• What needs to be done:
Your task is to copy every line of the entries that contains "Giemsa".

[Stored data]
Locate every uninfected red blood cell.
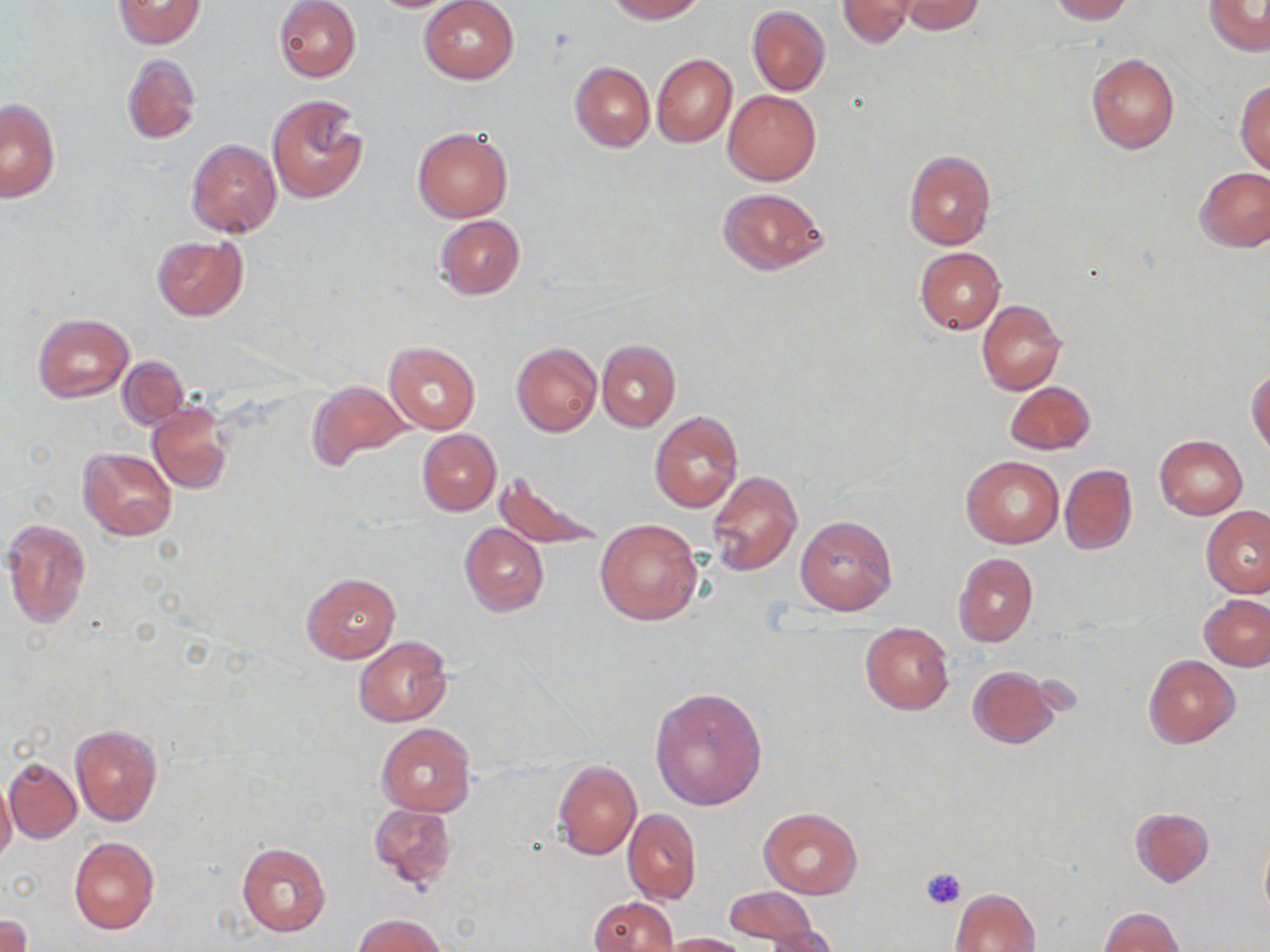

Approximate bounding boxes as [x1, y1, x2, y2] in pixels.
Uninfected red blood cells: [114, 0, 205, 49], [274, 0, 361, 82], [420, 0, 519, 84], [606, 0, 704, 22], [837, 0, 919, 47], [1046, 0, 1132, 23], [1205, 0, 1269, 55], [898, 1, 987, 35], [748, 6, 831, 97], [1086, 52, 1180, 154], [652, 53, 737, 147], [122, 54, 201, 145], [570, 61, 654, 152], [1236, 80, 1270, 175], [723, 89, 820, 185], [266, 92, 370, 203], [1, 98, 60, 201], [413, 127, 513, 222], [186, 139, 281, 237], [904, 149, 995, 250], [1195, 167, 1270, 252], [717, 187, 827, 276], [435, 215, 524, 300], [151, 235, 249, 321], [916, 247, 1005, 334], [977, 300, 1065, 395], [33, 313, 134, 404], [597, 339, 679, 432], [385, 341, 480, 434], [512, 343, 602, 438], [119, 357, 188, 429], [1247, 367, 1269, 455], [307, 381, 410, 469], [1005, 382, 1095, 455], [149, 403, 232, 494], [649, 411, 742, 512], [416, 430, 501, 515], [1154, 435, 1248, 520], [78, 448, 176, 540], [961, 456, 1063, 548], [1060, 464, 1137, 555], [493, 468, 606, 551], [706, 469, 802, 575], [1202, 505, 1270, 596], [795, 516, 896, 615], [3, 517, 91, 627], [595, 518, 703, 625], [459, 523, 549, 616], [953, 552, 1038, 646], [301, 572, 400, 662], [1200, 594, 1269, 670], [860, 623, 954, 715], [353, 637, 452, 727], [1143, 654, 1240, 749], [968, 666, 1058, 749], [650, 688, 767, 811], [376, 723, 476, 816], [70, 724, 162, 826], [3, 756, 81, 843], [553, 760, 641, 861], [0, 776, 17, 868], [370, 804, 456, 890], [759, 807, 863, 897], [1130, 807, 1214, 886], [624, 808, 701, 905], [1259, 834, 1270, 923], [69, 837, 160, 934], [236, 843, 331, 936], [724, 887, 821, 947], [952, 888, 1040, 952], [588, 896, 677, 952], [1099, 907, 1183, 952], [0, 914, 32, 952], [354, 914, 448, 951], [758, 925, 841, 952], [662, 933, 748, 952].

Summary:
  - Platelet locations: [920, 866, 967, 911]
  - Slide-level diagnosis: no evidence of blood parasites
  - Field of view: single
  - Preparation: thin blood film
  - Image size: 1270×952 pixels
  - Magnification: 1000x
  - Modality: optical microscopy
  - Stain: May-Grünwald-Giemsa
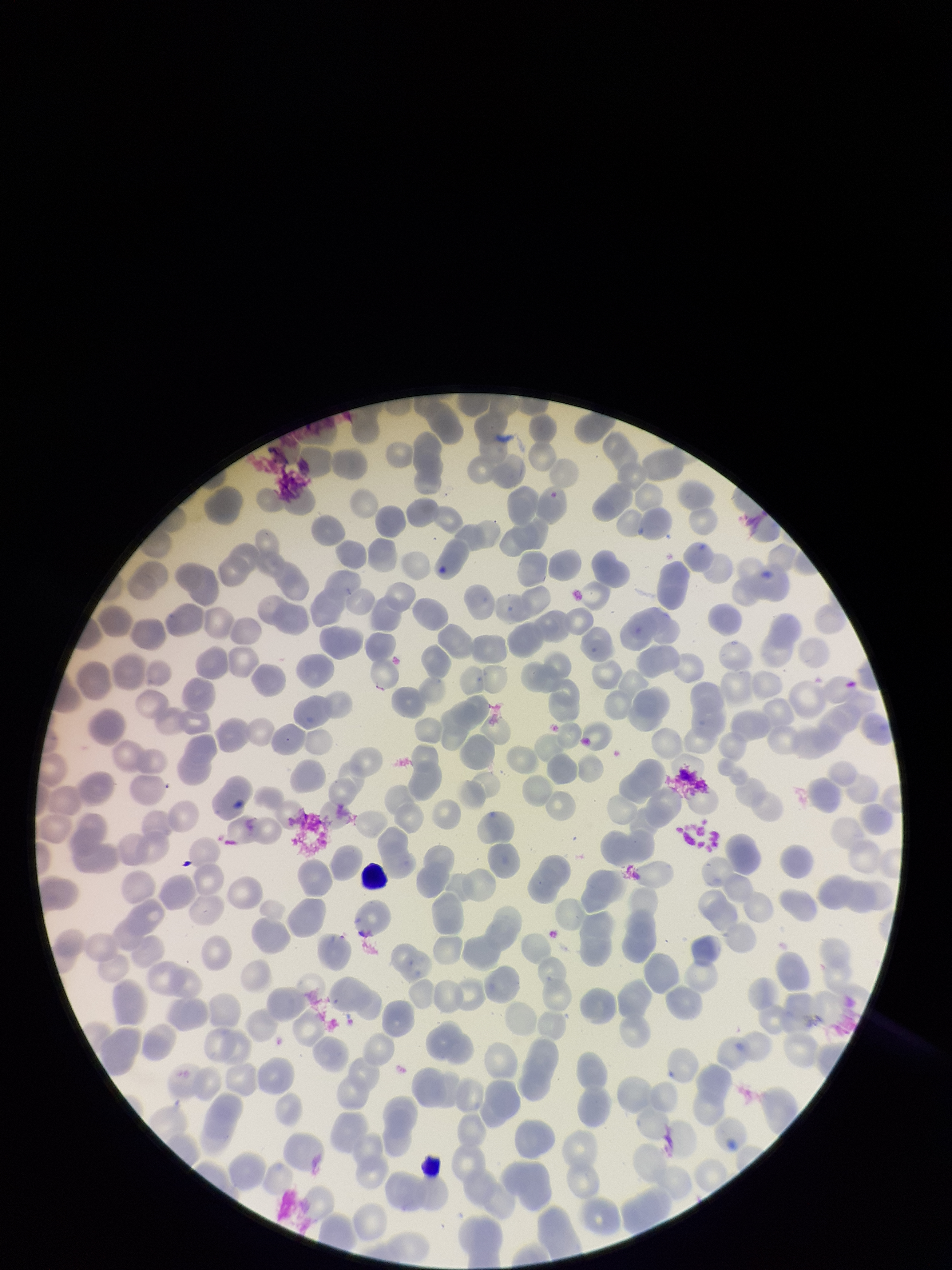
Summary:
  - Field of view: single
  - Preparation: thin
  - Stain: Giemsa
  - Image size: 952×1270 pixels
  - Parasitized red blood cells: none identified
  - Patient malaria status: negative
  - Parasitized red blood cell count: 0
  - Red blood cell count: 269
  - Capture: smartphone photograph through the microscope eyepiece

• Exercise result:
  - Stain: May-Grünwald-Giemsa
  - Stain: Giemsa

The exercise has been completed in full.